Extracts shape and spatial features (HIF features) from a slide mask. This CLI extracts two sets of features. The first set are 'whole slide features', where the entire mask label is considred as a single region and features are extracted. These features are useful for determining things like total area of x tissue.

The second set of features are 'regional features', where each label is split up according to their connectivity and features are extracted from these smaller regions. These features are useful for determining things like solidity of the top ten largest regions of tissue y. Pixel intensity values from the WSI are unused. In order to generate connected regions, skimage generates a mask itself where different values coorespond to different regions, which removes the tissue type information from the original mask. So, the original mask is passed as an intensity image to ensure that each region can be associated with a tissue type.

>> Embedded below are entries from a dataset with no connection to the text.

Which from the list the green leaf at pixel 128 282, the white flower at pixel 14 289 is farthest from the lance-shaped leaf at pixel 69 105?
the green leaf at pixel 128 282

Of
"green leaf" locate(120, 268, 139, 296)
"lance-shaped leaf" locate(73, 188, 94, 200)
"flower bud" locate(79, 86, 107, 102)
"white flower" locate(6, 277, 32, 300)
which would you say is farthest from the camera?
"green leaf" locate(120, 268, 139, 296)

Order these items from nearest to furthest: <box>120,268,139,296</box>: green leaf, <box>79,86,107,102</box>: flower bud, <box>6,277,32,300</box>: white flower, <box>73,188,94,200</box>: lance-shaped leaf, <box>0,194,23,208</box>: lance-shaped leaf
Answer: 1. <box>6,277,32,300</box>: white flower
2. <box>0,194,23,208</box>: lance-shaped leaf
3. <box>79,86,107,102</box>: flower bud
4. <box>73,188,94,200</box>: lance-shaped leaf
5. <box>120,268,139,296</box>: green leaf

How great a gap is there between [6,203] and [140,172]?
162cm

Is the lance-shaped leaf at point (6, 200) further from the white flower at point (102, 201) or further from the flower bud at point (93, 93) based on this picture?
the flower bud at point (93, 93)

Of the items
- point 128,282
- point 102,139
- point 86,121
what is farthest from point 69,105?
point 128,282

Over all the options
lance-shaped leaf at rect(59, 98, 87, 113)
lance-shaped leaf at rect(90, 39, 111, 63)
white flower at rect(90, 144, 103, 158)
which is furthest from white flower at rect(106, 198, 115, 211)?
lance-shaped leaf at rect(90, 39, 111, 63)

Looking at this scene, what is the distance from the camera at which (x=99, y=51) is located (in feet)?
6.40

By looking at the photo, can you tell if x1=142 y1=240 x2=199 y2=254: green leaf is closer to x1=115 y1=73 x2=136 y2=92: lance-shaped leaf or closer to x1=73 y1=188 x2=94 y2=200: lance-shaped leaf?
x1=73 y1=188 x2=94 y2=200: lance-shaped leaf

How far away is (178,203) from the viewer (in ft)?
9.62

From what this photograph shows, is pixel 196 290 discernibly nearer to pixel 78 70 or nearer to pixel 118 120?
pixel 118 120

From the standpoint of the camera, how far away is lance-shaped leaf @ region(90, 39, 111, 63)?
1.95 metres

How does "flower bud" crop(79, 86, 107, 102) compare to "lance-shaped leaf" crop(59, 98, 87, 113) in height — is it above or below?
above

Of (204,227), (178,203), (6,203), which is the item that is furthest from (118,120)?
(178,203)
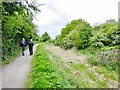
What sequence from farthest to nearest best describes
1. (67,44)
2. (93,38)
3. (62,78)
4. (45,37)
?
(45,37) → (67,44) → (93,38) → (62,78)

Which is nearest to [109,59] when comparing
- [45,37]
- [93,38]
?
[93,38]

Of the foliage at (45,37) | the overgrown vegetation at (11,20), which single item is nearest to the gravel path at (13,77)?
the overgrown vegetation at (11,20)

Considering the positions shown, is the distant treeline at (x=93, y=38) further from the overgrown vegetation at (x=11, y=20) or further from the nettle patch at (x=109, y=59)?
the overgrown vegetation at (x=11, y=20)

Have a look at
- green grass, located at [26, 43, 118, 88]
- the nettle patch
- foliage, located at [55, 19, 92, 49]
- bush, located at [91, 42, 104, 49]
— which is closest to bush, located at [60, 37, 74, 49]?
foliage, located at [55, 19, 92, 49]

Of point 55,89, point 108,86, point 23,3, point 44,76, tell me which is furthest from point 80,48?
point 55,89

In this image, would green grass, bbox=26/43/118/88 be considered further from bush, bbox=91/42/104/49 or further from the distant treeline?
the distant treeline

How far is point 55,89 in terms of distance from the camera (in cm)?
985

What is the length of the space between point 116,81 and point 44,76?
579 cm

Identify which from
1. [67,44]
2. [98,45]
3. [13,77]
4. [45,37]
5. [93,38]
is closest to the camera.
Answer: [13,77]

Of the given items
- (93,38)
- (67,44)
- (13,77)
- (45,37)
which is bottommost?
(13,77)

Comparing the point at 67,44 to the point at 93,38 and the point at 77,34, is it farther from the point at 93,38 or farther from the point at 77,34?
the point at 93,38

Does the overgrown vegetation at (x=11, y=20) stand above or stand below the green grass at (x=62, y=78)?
above

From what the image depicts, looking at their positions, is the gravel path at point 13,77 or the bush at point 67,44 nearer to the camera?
the gravel path at point 13,77

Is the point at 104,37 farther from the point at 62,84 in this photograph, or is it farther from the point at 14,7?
the point at 62,84
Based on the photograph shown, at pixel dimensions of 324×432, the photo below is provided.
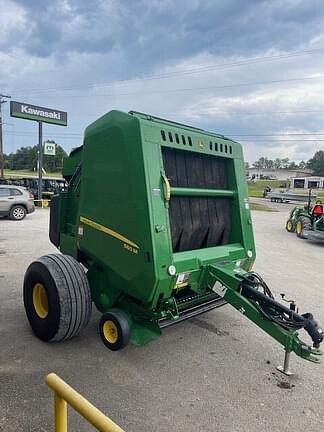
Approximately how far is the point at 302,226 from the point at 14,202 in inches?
453

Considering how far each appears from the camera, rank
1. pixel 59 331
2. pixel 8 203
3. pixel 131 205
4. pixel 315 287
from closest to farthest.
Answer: pixel 131 205 < pixel 59 331 < pixel 315 287 < pixel 8 203

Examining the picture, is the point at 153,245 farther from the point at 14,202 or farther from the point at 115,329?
the point at 14,202

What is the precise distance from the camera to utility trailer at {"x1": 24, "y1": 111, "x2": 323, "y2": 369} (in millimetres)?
3150

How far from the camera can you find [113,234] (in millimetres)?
3506

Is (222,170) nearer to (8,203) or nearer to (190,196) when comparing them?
(190,196)

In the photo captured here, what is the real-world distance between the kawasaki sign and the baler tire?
17.0 metres

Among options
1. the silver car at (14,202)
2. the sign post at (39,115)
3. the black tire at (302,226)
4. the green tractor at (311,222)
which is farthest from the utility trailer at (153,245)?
the sign post at (39,115)

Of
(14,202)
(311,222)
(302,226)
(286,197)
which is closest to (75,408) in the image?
(311,222)

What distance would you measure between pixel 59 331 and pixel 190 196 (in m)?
1.98

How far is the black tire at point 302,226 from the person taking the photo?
39.9 feet

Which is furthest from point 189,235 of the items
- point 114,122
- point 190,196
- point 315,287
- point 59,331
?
point 315,287

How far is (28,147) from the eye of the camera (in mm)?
91250

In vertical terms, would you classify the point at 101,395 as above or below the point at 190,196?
below

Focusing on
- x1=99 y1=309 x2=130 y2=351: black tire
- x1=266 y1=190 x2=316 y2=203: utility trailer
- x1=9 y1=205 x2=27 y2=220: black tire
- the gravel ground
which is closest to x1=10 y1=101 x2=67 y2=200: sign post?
x1=9 y1=205 x2=27 y2=220: black tire
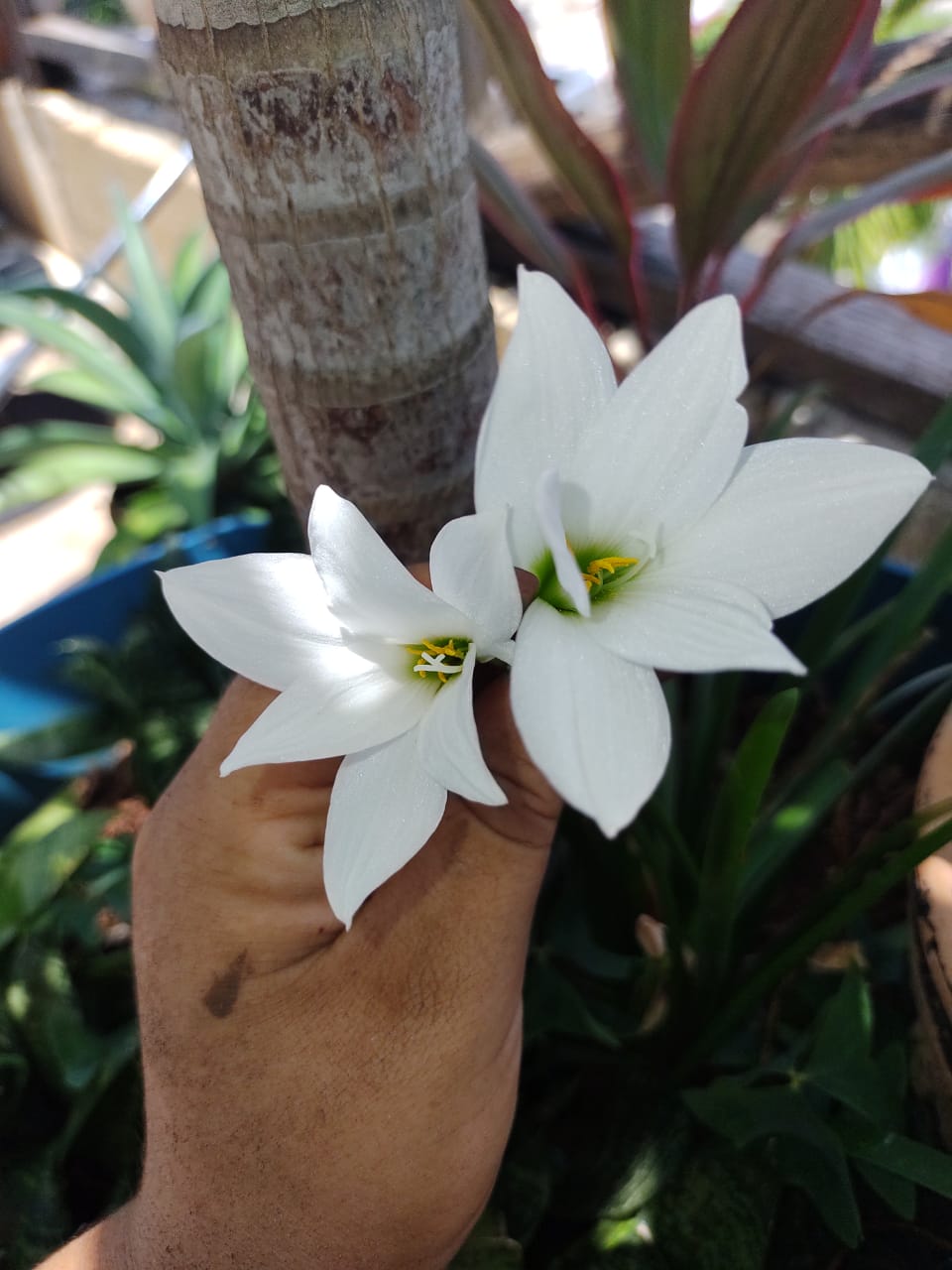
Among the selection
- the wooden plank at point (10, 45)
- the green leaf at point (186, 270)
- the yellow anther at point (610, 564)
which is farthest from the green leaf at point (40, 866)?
the wooden plank at point (10, 45)

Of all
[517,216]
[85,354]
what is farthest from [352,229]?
[85,354]

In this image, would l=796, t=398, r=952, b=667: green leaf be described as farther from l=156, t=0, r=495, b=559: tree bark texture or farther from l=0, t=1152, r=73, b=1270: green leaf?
l=0, t=1152, r=73, b=1270: green leaf

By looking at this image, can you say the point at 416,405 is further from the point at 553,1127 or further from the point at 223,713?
the point at 553,1127

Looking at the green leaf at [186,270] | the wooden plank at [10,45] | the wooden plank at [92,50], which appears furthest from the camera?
the wooden plank at [10,45]

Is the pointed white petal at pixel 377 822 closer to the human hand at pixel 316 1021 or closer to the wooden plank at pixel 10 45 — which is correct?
the human hand at pixel 316 1021

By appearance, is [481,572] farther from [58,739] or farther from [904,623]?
[58,739]

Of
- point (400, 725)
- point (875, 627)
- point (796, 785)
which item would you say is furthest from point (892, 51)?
point (400, 725)

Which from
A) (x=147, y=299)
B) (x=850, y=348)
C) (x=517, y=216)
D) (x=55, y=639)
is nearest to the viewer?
(x=517, y=216)
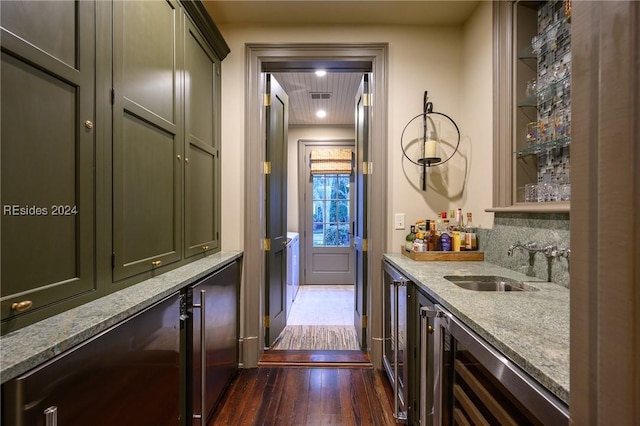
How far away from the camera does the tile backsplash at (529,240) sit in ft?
4.53

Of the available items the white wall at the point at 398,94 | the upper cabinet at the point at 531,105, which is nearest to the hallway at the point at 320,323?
the white wall at the point at 398,94

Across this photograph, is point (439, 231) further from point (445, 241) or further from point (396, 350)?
point (396, 350)

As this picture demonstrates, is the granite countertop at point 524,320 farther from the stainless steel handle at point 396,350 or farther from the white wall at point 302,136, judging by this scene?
the white wall at point 302,136

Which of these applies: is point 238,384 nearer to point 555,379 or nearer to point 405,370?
point 405,370

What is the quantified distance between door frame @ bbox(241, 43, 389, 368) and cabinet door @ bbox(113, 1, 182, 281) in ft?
2.38

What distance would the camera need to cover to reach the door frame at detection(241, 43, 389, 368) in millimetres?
2332

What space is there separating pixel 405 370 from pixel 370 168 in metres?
1.43

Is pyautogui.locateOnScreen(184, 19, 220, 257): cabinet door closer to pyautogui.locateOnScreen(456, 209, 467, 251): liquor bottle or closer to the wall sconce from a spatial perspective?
the wall sconce

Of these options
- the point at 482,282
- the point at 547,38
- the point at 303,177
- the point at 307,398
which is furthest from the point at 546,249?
the point at 303,177

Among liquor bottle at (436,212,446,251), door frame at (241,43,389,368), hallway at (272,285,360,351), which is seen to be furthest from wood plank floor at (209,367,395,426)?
liquor bottle at (436,212,446,251)

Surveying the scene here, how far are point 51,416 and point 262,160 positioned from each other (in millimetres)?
1912

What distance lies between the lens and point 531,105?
1718 mm

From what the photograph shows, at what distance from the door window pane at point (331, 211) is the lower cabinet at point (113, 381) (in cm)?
380

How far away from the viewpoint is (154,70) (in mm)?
1409
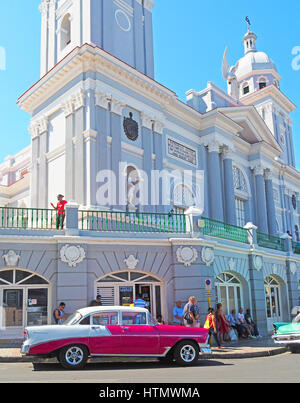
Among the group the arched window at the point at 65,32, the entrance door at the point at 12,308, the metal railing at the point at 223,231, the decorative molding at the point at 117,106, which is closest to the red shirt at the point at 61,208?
the entrance door at the point at 12,308

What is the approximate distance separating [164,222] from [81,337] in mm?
7109

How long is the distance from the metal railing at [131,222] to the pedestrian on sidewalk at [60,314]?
2767mm

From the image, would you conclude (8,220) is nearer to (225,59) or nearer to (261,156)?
(261,156)

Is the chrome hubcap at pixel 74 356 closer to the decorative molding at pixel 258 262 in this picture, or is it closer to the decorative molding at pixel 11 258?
the decorative molding at pixel 11 258

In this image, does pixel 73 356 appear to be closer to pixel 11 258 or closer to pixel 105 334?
pixel 105 334

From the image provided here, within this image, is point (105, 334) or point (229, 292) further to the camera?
point (229, 292)

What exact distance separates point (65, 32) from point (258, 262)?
16.1 meters

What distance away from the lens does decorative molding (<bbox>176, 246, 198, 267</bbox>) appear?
1544 cm

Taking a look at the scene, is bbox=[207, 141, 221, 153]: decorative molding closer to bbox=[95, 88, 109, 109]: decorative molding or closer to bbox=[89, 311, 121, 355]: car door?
bbox=[95, 88, 109, 109]: decorative molding

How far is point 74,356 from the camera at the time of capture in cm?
968

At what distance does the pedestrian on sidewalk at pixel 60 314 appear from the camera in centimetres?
1310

Args: slide_mask_urlpath (str): URL/path to slide mask (*.tif) label_cols (List[str]): list of labels that coorespond to those in slide_mask_urlpath output_urlpath (str): output URL/path prefix include_smaller_regions (bool): include the smaller regions (not just larget) storage_options (dict): storage options to pass to read functions output_storage_options (dict): storage options to pass to write functions local_config (str): local config YAML file

Returns:

Name Type Description
dict

output .tif path and the number of shapes for which features were generated

Source code in src/luna/pathology/cli/extract_shape_features.py
@timed
@save_metadata
def cli(
    slide_mask_urlpath: str = "???",
    label_cols: List[str] = "???",  # type: ignore
    output_urlpath: str = "???",  # type: ignore
    include_smaller_regions: bool = False,
    storage_options: dict = {},
    output_storage_options: dict = {},
    local_config: str = "",
):
    """Extracts shape and spatial features (HIF features) from a slide mask.
    This CLI extracts two sets of features. The first set are 'whole slide features', where
    the entire mask label is considred as a single region and features are extracted. These features
    are useful for determining things like total area of x tissue.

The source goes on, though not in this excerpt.